### TEXTO APRESENTADO
• • •

A Declaração da última cimeira dos BRICS, este ano, destaca a reconfiguração da Ordem Internacional, consubstanciada na exigência de uma Governação Global mais justa e plural.



Antes da interrupção de Verão, razões várias nos impelem a falar dos BRIC/BRICs, BRICS e BRICS+. Uma simples referência a ligar aos dias de hoje, onde as incertezas económicas, ao lado de grande instabilidade política, se acumulam cada vez mais no Horizonte, para o que muito contribui a “imprevisibilidade” chantagista de Trump.

Os BRIC, a caminhar para a sua maioridade de existência informal, pois os contactos de arranque entre os países fundadores, Brasil, Rússia, India e China (BRIC) deram-se por volta de 2005/2006, conquanto a formalização do grupo só tenha tido lugar, em 2009, com a Primeira Cimeira de Ekaterimburgo, na Rússia.

Em 2011, de BRIC passou-se a BRICS, com a inclusão da Africa do Sul (South Africa), por sugestão da China de integrar o continente africano, para ampliar a representatividade geográfica e a diversidade cultural. E, 12 anos mais tarde, surgem os BRICS+, como resultado da 15ª Cimeira de Joanesburgo (22 a 24 de Agosto2023), que decide o alargamento, a partir de 1 de Janeiro 2024.

Muito tempo foi passando, com a economia mundial, aqui e ali, muito titubeante, a rodar sobre as Instituições (FMI e Banco Mundial), saídas da Conferência de Bretton Woods (Julho 1944), impostas pelos EUA, com a oposição do Reino Unido e seu representante, o economista John Maynard Keynes.

• • •

### EXERCÍCIO PROPOSTO 1
Transcreva, sem qualquer alteração, o trecho do texto sobre os BRICS que começa em "Muito tempo foi" e termina em "John Maynard Keynes.".

### DADOS A PROCESSAR

• • •

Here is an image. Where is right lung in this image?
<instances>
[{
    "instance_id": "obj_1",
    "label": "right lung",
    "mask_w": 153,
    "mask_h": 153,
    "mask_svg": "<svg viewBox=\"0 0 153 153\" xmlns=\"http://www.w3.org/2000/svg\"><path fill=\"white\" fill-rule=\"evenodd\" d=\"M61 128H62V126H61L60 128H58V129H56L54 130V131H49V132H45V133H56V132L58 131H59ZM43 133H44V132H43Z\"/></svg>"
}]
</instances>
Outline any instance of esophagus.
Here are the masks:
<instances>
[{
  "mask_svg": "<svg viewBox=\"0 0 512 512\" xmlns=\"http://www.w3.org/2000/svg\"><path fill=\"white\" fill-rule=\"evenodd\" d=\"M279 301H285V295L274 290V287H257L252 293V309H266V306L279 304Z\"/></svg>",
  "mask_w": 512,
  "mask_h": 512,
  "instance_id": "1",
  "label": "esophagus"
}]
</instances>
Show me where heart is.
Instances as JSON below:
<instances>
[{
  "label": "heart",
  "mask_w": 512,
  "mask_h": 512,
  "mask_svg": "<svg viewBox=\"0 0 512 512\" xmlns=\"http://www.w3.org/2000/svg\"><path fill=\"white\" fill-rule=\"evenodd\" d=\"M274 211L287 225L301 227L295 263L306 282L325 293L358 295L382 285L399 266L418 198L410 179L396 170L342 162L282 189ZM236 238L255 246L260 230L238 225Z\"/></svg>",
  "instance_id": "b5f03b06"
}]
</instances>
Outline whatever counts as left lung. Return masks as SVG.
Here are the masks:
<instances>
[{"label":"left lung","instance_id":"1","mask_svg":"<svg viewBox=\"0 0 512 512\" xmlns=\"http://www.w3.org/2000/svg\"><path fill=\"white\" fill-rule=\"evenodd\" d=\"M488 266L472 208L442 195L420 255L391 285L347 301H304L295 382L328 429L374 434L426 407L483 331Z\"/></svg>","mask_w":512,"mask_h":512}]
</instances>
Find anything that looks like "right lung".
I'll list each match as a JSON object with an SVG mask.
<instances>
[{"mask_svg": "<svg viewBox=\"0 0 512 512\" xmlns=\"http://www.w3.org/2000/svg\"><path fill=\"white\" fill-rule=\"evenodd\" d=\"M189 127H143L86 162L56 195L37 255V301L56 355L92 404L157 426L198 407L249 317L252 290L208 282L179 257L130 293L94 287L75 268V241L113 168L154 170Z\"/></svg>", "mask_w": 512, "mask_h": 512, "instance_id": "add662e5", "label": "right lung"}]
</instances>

• • •

### EXERCÍCIO PROPOSTO 2
Reproduza os registos desde o seu início até à linha que contém "Instances as JSON", ambas incluídas, trocando "Show me where" por "Point to where" e mantendo tudo o resto inalterado. Apresente somente essas linhas.

### RESOLUÇÃO DA TAREFA 1
Muito tempo foi passando, com a economia mundial, aqui e ali, muito titubeante, a rodar sobre as Instituições (FMI e Banco Mundial), saídas da Conferência de Bretton Woods (Julho 1944), impostas pelos EUA, com a oposição do Reino Unido e seu representante, o economista John Maynard Keynes.

### RESOLUÇÃO DA TAREFA 2
Here is an image. Where is right lung in this image?
<instances>
[{
    "instance_id": "obj_1",
    "label": "right lung",
    "mask_w": 153,
    "mask_h": 153,
    "mask_svg": "<svg viewBox=\"0 0 153 153\" xmlns=\"http://www.w3.org/2000/svg\"><path fill=\"white\" fill-rule=\"evenodd\" d=\"M61 128H62V126H61L60 128H58V129H56L54 130V131H49V132H45V133H56V132L58 131H59ZM43 133H44V132H43Z\"/></svg>"
}]
</instances>
Outline any instance of esophagus.
Here are the masks:
<instances>
[{
  "mask_svg": "<svg viewBox=\"0 0 512 512\" xmlns=\"http://www.w3.org/2000/svg\"><path fill=\"white\" fill-rule=\"evenodd\" d=\"M279 301H285V295L274 290V287H257L252 293V309H266V306L279 304Z\"/></svg>",
  "mask_w": 512,
  "mask_h": 512,
  "instance_id": "1",
  "label": "esophagus"
}]
</instances>
Point to where heart is.
Instances as JSON below:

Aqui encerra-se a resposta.